Lean Threat Intelligence Part 2: The foundation

This is the second part in a series on Lean Threat Intelligence. Check out Part 1 and Part 3.


In Lean Threat Intelligence, Part 1: The Plan, we discussed the general workflow the Threat Intelligence team at Fastly uses to plan for projects. In our example, we have a central Syslog Aggregator that pools together logs from all of our services. Now we can use this topology to move forward with the Systems Diagram and start performing the next step: technology selection.


systems


The previous post assumes that there was already a syslog aggregator server in this environment. In our case, it’s an rsyslog server and it has a collection of logs that exist on disk for further analysis. Further analysis should never mean grep A.B.C.D. foo.log; we should take full advantage of technologies that excel at making this amount of data intuitive for humans to sift through. This is where the log manager comes in.


“We Do Not Sow” - Introducing House Graylog


When selecting log management technologies, you have to make a few decisions about how you want to manage them from an infrastructure viewpoint.

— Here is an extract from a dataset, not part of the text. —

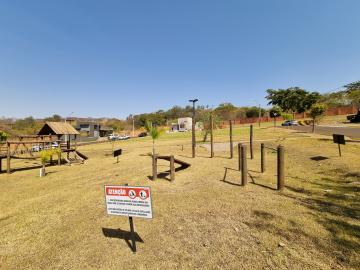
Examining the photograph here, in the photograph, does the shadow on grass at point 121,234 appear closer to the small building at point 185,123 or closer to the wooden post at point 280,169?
the wooden post at point 280,169

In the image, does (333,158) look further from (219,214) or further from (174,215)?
(174,215)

There are SaaS companies that will manage this infrastructure for you, and there are open source log managers that give users granular control over the infrastructure. It all comes down to resources, which include budget, people that manage the infrastructure, and policy. Will you spend the money for a SaaS provider? If not, an open source stack can cost more money in terms of people and infrastructure. Lastly, do you want to host sensitive log and audit data on infrastructure you do not own?

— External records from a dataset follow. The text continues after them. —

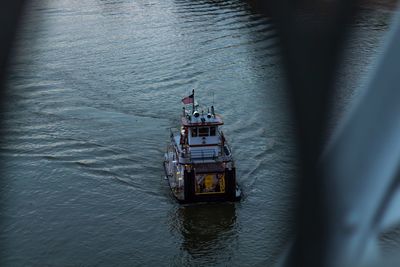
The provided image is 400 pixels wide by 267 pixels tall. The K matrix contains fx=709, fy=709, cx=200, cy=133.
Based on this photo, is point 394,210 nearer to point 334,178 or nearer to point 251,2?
point 334,178

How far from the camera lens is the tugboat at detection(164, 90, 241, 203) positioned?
508cm

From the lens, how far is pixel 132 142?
594cm

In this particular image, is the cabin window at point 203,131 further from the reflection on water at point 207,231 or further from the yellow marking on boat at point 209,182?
the reflection on water at point 207,231

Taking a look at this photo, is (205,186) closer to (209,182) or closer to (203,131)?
(209,182)

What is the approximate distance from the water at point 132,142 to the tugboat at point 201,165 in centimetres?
10

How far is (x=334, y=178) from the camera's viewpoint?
0.50 meters

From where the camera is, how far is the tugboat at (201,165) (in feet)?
16.7

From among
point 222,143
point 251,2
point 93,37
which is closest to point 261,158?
point 222,143

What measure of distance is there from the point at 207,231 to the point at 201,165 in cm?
73

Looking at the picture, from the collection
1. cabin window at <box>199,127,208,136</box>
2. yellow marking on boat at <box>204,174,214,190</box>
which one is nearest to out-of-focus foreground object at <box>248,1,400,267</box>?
yellow marking on boat at <box>204,174,214,190</box>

We went through similar motions at Fastly, and decided on Graylog as our log management technology. Here’s why:



  • We want to restrict access to sensitive logs and have ownership of their security to reduce the attack surface.

  • We have teams at Fastly that work closely with the security team to manage infrastructure like this in production.

  • Graylog uses the popular Elasticsearch technology stack which makes log indexing and searching straightforward.

  • Graylog also has a Kibana competitor with its Webserver frontend, with useful features such as account management and native alerting with emails/pagerduty.

  • Graylog makes use of streams, which can be used as an access control mechanism for multiple users viewing subsections of logs based on their team. This makes our system available to multiple teams as opposed to just security.


If we ship logs to Graylog, we solve user stories one and two from the previous post. This is a huge benefit for us as a team, especially because Graylog is a well-maintained and documented stack and is an attractive option based on our constraints.


Now that we’ve selected Graylog, we need to deploy it and ship syslog messages from the aggregator to Graylog. Here’s how we do it.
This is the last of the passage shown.